Bipolarity might be underdiagnosed by the DSM-IV. This could particularly pertain for young adults, when the disorder is in early stages and the manifestations of hypomania are not typical. Additionally, the current DSM-IV-based instruments are not sufficiently sensitive for detecting hypomania. Support comes from epidemiological and clinical studies, which showed that subthreshold BPD is common and clinically significant. In the National-Comorbidity-Survey-Replication (NCS-R) the overall prevalence of BPD increased from 2.1% up to 4.4% if subthreshold BPD was considered. Role impairment, comorbidity (alcohol abuse, panic disorder, impulse control), and family history of mania are the validators of subthreshold bipolarity. In the small prospective Zurich Study a stepwise broadening of the criteria for hypomania allocated almost half of the subjects with MDE to a broadly defined bipolar group. In bigger samples, such as 2300 patients presenting recurrent or resistant depressions, the hypomania rate, when dimensionnaly rated (by using the hypomania checklist) was more than 60%.
DSM-IV “Bipolar II disorder” and “Cyclothymia” are still ill defined with a great confusion among the territory of “Soft Bipolar Spectrum”, and clinicians need a more practical approach.
The Kahlbaum-Hecker syndrome of cyclothymia includes depressive (dysthymia), hypomanic (hyperthymia), and mixed hypomanic-depressive phases. According to French experts, Deny and Kahn (1909) supported the hypothesis that Cyclothymia represents a special constitution, which can be considered nowadays as particular affective temperament with close continuum with subtrheshold bipolarity.
The great idea of Kahlbaum, Hecker, Deny is to combine the following variables: 1) premorbid temperament; 2) age of onset, 3) time course of an illness (cyclicity / intermittence). Applying this combination, bipolar spectrum could be currently divided into 2 categories: “Typical BP-I/II” (episodic mania or hypomania with free intervals) versus “Cyclothymia” (radically instable form with continuous ups and downs).

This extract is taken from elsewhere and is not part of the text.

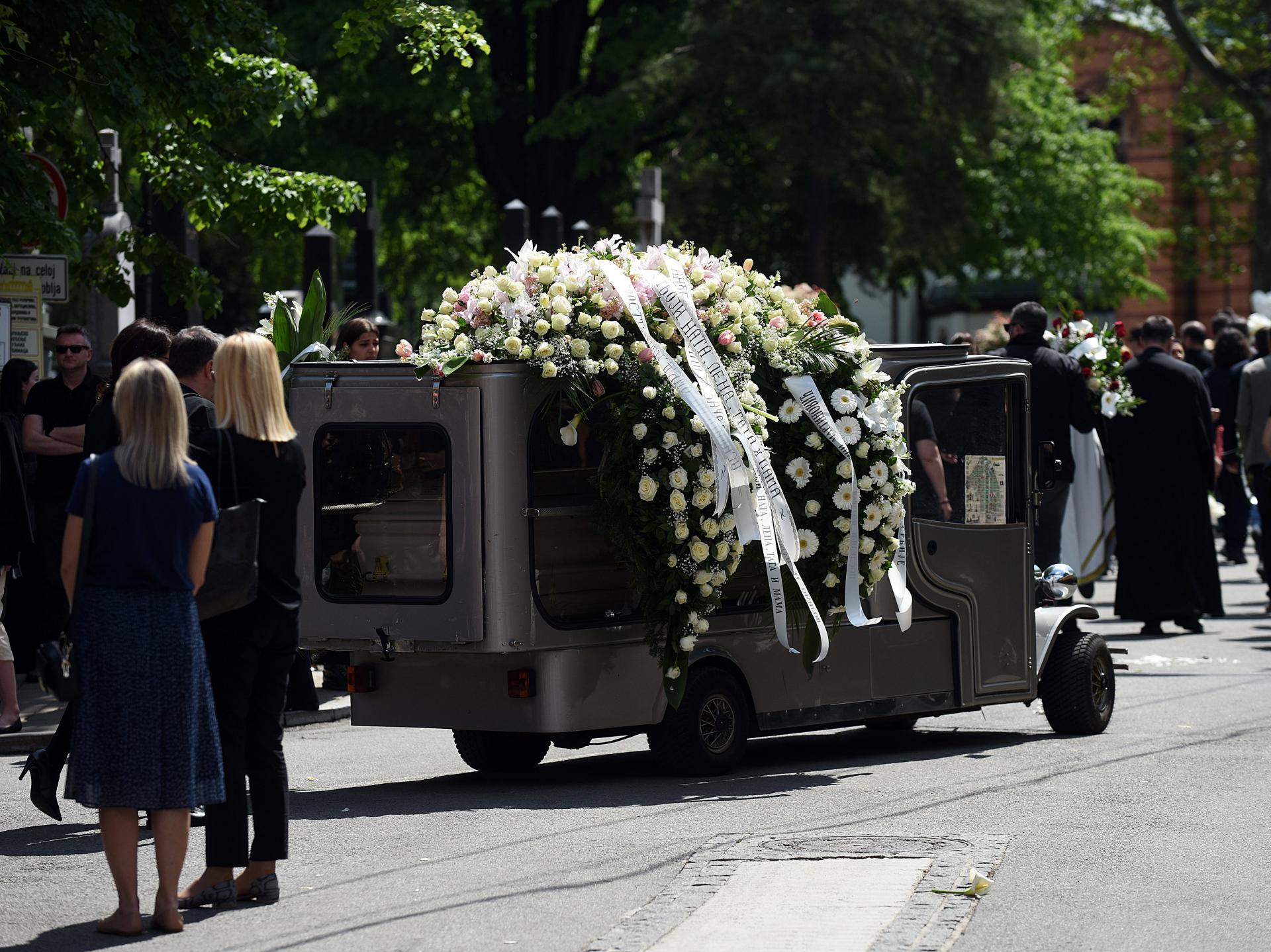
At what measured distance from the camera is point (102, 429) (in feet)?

This intra-bipolar dichotomy seems to be closer to the clinical reality of mood disturbances. Cyclothymia is probably the most frequent expression of bipolar disorder (more than 30% of major depressions). Repeated brief swings with high mood instability and rapid switching seemed to be a distinct entity with early onset, irritable (“dark”) hypomania and high suicide risk. This condition emerged as the most prevalent and severe expression of the bipolar spectrum.